╔══

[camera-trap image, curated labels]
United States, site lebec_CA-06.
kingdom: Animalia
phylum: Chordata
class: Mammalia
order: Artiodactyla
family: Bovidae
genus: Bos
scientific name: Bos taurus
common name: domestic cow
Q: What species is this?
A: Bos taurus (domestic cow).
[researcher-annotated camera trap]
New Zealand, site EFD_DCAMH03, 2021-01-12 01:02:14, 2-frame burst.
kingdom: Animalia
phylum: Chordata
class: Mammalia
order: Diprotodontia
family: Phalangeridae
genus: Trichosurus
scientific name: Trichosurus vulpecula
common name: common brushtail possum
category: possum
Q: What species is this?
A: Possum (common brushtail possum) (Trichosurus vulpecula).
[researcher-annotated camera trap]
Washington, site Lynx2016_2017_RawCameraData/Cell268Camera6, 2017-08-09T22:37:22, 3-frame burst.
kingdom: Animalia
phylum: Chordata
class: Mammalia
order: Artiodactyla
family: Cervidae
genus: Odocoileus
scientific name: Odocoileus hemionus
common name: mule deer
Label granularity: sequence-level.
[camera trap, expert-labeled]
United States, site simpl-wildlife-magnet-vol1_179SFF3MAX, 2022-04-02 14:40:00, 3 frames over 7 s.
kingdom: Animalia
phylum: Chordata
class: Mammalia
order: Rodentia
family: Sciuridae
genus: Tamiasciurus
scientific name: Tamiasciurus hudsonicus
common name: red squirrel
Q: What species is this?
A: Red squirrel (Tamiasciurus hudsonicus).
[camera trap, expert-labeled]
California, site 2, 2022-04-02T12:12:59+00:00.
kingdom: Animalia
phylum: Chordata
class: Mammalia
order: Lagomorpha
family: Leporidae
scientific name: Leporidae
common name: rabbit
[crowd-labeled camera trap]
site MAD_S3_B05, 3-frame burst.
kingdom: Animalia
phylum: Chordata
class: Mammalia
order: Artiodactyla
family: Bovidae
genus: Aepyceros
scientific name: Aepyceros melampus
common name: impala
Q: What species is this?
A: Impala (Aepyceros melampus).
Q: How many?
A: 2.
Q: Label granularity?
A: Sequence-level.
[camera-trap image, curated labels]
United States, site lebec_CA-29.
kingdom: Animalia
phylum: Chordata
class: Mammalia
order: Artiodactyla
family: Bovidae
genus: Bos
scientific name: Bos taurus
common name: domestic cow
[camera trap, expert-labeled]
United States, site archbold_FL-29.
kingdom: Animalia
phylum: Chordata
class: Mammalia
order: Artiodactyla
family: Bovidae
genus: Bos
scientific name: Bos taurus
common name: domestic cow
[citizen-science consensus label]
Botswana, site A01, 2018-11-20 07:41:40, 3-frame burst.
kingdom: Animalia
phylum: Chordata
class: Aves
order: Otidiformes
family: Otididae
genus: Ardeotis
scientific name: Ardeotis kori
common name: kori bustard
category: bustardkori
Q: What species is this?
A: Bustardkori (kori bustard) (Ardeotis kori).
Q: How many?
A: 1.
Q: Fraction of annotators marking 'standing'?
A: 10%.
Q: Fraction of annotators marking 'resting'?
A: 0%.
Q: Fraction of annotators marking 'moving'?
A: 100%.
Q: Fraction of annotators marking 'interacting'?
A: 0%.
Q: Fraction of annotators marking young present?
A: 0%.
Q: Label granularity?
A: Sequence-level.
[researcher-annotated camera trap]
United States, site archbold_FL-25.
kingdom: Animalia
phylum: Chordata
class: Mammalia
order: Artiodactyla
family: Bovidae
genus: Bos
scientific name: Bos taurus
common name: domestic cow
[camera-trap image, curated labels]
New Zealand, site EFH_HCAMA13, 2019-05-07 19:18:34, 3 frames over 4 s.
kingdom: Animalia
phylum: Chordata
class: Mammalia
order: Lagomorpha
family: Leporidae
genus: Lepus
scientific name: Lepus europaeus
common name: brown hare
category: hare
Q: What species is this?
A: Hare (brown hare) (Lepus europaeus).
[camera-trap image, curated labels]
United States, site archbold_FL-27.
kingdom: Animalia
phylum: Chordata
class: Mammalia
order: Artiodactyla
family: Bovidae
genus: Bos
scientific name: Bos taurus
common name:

╚══

▶ [Instructions to follow]
Could you copy exactly the lines from the first line of the records above through the line containing "genus: Tamiasciurus", both included, and nothing else?

▶ [Output of the exercise]
[camera-trap image, curated labels]
United States, site lebec_CA-06.
kingdom: Animalia
phylum: Chordata
class: Mammalia
order: Artiodactyla
family: Bovidae
genus: Bos
scientific name: Bos taurus
common name: domestic cow
Q: What species is this?
A: Bos taurus (domestic cow).
[researcher-annotated camera trap]
New Zealand, site EFD_DCAMH03, 2021-01-12 01:02:14, 2-frame burst.
kingdom: Animalia
phylum: Chordata
class: Mammalia
order: Diprotodontia
family: Phalangeridae
genus: Trichosurus
scientific name: Trichosurus vulpecula
common name: common brushtail possum
category: possum
Q: What species is this?
A: Possum (common brushtail possum) (Trichosurus vulpecula).
[researcher-annotated camera trap]
Washington, site Lynx2016_2017_RawCameraData/Cell268Camera6, 2017-08-09T22:37:22, 3-frame burst.
kingdom: Animalia
phylum: Chordata
class: Mammalia
order: Artiodactyla
family: Cervidae
genus: Odocoileus
scientific name: Odocoileus hemionus
common name: mule deer
Label granularity: sequence-level.
[camera trap, expert-labeled]
United States, site simpl-wildlife-magnet-vol1_179SFF3MAX, 2022-04-02 14:40:00, 3 frames over 7 s.
kingdom: Animalia
phylum: Chordata
class: Mammalia
order: Rodentia
family: Sciuridae
genus: Tamiasciurus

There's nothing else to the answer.